Tigray: Eritrean refugees ‘scared and struggling to eat’ amid aid obstacles
For the first time in weeks, aid teams have reached refugee camps in Ethiopia’s Tigray region, only to find that some Eritrean nationals living there have likely died of preventable diseases, while others are “scared and struggling to get enough to eat”, the UN Refugee Agency, UNHCR, said on Friday.
More than 25,000 refugees live in in Mai Aini and Adi Harush refugee camps in Tigray, where UNHCR has urged all parties to the conflict to guarantee safe passage, so that they can be relocated to the neighbouring Amara region.

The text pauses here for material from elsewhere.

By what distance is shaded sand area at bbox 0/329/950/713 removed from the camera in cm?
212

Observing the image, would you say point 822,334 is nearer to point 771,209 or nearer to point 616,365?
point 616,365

We are deeply alarmed by deteriorating conditions of Eritrean refugees in Tigray, Ethiopia. Refugees are struggling to get food, medicine and clean water. We urgently need to relocate them to provide life-saving assistance, or more refugees may die. https://t.co/s37AWy8fcy
“After three weeks with no access due to the security situation, UNHCR staff members managed to reach Mai Aini and Adi Harush refugee camps in the Tigray region of Ethiopia earlier this week for the first time, since the recent air strikes in and near the camps,” said Boris Cheshirkov, UNHCR spokesperson. “Our team found refugees scared and struggling to get enough to eat, lacking medicine and with little or no access to clean water.”
No fuel, water, medicines
The work of humanitarians has been hindered by a lack of fuel, preventing clean water from being pumped in or trucked to the camps. This has left refugees with no option but to drink from streams that are rapidly drying up, leaving them vulnerable to water-borne diseases.
“Despite concerted efforts, the complete inability to move supplies into the region means that extreme hunger is an increasing concern,” Mr Cheshirkov told journalists via a virtual briefing in Geneva, adding that more than 20 people had reportedly died in the last six weeks alone, amid deteriorating conditions and in particular a lack of medicine.
‘More refugees will die’
“With food running out in the camp and no additional stocks available for distribution, refugees tell us they have resorted to selling their clothes and few belongings to try to get food,” said Mr. Cheshirkov.
“More refugees will die,” he continued, “if food, medicine, fuel and other supplies cannot be immediately brought in, and if we continue to be unable to relocate refugees out of harm's way”.
The development is the latest development in the armed conflict in Tigray which began on 3 November 2020 between Ethiopian national forces, Eritrean troops, Amhara forces and other militias on one side, and forces loyal to the Tigrayan People’s Liberation front on the other.
Echoing the UN-wide call for all parties in Ethiopia to protect civilians and to respect everyone’s human rights and fundamental freedoms, the UNHCR Spokeperson insisted that refugees “must not be held hostage” in the conflict.
Millions are desperate
“The desperate situation in these camps is a stark example of the impact of the lack of access and supplies affecting millions of displaced persons and other civilians throughout the region,” he said.
Food stocks and fuel are almost entirely exhausted, meaning that only about 10,000 people received assistance between 6 and 12 January – a drop in the ocean compared to the estimated 9.4 million who require humanitarian food assistance in Tigray, Afar and Amhara regions, which is an increase of 2.7 million from four months ago.